- Your goal: Reproduce the listing verbatim, from the line containing "Judging by appearances, is" through the last line of the listing, both included. Leave the pictures out of your copy.

- Entries supplied:
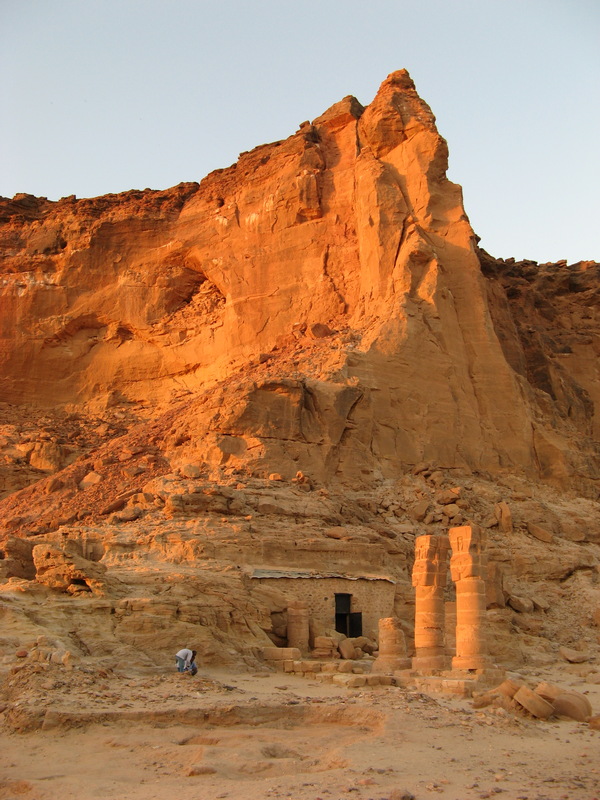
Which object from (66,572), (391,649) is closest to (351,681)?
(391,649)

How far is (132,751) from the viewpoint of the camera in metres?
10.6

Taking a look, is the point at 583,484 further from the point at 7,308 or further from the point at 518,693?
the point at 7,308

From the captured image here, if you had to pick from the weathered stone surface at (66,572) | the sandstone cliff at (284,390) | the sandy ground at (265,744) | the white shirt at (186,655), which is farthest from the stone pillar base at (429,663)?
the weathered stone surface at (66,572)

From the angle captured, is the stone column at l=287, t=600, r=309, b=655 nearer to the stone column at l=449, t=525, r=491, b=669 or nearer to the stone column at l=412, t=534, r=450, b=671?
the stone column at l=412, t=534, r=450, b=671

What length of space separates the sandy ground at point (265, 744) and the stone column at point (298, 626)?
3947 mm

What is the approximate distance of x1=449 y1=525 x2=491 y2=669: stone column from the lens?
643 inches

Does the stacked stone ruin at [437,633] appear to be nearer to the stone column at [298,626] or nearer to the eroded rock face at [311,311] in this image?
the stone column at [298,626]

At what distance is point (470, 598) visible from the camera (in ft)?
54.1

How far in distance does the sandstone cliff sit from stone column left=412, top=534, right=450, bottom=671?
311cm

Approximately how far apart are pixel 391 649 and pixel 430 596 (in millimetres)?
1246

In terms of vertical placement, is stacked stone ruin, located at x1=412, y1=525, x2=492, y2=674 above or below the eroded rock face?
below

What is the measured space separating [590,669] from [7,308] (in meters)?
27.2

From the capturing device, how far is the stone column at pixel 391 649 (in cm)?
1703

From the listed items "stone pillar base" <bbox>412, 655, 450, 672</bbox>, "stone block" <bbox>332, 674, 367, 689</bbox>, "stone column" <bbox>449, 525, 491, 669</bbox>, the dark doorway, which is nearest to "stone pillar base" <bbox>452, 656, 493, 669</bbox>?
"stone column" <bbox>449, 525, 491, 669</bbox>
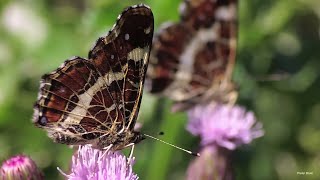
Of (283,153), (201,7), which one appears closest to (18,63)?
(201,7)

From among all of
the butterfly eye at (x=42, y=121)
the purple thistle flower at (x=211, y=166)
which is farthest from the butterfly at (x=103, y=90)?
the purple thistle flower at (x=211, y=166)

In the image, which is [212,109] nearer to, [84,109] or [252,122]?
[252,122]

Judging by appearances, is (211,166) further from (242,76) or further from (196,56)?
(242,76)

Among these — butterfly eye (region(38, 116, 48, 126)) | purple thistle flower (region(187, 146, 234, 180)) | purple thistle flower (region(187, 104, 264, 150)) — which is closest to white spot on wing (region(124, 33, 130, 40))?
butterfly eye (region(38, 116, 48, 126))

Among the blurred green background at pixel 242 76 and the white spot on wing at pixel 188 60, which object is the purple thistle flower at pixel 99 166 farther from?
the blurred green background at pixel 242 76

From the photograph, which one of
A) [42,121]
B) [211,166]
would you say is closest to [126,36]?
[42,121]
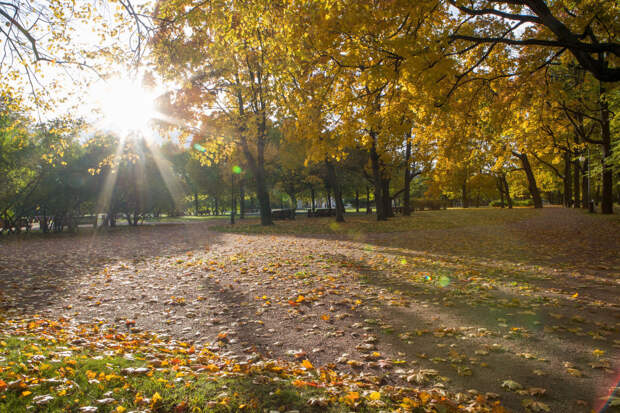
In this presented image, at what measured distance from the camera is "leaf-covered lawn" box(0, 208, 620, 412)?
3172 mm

- Answer to this task:
Judging by appearances, is (211,166) further from (242,76) or further from (196,56)?
(242,76)

Among these — butterfly eye (region(38, 116, 48, 126)) | purple thistle flower (region(187, 146, 234, 180)) | purple thistle flower (region(187, 104, 264, 150)) — which is closest to white spot on wing (region(124, 33, 130, 40))?
butterfly eye (region(38, 116, 48, 126))

Among the blurred green background at pixel 242 76 and the white spot on wing at pixel 188 60, which object is the purple thistle flower at pixel 99 166 farther from?
the blurred green background at pixel 242 76

From the photograph, which one of
A) [42,121]
B) [211,166]
would you say is closest to [126,36]?
[42,121]
In this presented image, at what measured distance from the camera is "leaf-covered lawn" box(0, 208, 620, 412)?
3172 mm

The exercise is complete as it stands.